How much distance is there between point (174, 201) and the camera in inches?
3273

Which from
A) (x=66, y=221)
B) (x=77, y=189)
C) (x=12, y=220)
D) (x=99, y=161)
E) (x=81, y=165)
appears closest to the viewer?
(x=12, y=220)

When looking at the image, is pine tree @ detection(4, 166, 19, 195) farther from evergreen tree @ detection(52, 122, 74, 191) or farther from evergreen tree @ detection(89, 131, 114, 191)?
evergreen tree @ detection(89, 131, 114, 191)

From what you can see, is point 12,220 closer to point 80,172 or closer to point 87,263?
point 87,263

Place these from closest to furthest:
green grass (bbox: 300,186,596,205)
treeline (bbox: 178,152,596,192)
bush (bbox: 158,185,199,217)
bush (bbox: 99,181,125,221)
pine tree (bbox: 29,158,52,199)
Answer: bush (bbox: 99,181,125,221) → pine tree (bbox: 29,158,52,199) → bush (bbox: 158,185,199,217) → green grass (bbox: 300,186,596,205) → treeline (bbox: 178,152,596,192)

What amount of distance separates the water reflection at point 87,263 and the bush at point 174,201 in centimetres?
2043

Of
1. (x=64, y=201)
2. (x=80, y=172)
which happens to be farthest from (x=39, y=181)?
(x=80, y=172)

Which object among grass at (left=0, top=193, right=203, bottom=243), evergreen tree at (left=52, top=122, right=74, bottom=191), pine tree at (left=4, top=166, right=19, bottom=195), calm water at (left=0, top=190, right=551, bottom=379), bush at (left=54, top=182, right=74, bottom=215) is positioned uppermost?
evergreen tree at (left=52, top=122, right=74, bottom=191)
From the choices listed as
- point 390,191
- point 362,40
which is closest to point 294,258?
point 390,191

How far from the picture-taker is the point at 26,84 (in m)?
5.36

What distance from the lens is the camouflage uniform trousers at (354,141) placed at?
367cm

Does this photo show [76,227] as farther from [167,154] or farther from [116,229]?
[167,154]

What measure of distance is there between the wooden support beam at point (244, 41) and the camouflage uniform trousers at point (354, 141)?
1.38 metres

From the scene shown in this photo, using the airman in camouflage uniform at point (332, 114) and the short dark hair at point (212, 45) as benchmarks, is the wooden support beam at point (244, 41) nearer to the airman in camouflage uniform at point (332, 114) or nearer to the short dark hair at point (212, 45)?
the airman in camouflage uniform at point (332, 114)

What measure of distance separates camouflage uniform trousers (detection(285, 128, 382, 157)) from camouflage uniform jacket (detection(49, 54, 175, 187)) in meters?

---

#### EXERCISE PROMPT:
Send back all of the entries exactly, with nothing missing.

#### FINAL ANSWER:
How much distance is there between point (174, 201) and the camera in inches?
3273

Which from
A) (x=66, y=221)
B) (x=77, y=189)
C) (x=12, y=220)
D) (x=99, y=161)
E) (x=81, y=165)
appears closest to the viewer?
(x=12, y=220)

When looking at the image, is pine tree @ detection(4, 166, 19, 195) farther from evergreen tree @ detection(52, 122, 74, 191) or farther from evergreen tree @ detection(89, 131, 114, 191)?
evergreen tree @ detection(89, 131, 114, 191)

From what you can see, is point 12,220 closer to point 80,172 or closer to point 87,263?
point 87,263

Place these from closest to furthest:
green grass (bbox: 300,186,596,205)
treeline (bbox: 178,152,596,192)
bush (bbox: 158,185,199,217)
bush (bbox: 99,181,125,221)
pine tree (bbox: 29,158,52,199)
Answer: bush (bbox: 99,181,125,221) → pine tree (bbox: 29,158,52,199) → bush (bbox: 158,185,199,217) → green grass (bbox: 300,186,596,205) → treeline (bbox: 178,152,596,192)

What amount of distance separates the water reflection at point 87,263 and the bush at point 174,201 in centimetres?
2043

Of
1. (x=64, y=201)
2. (x=80, y=172)
which happens to be farthest from (x=39, y=181)?
(x=80, y=172)

Which object among grass at (left=0, top=193, right=203, bottom=243), evergreen tree at (left=52, top=122, right=74, bottom=191), pine tree at (left=4, top=166, right=19, bottom=195), calm water at (left=0, top=190, right=551, bottom=379), bush at (left=54, top=182, right=74, bottom=215) is positioned uppermost?
evergreen tree at (left=52, top=122, right=74, bottom=191)
From the choices listed as
- point 390,191
- point 362,40
which is closest to point 294,258?
point 390,191

How far from the picture-taker is the point at 26,84 (in m)?
5.36

What distance from the lens is the camouflage uniform trousers at (354,141) placed at?
367cm

Does this photo show [76,227] as farther from [167,154] or farther from [116,229]?
[167,154]

What measure of distance is there between the wooden support beam at point (244, 41) and the camouflage uniform trousers at point (354, 141)?
1.38 metres

From the scene shown in this photo, using the airman in camouflage uniform at point (332, 114) and the short dark hair at point (212, 45) as benchmarks, is the wooden support beam at point (244, 41) nearer to the airman in camouflage uniform at point (332, 114) or nearer to the short dark hair at point (212, 45)?
the airman in camouflage uniform at point (332, 114)

What measure of distance separates camouflage uniform trousers (detection(285, 128, 382, 157)) from camouflage uniform jacket (detection(49, 54, 175, 187)) in meters?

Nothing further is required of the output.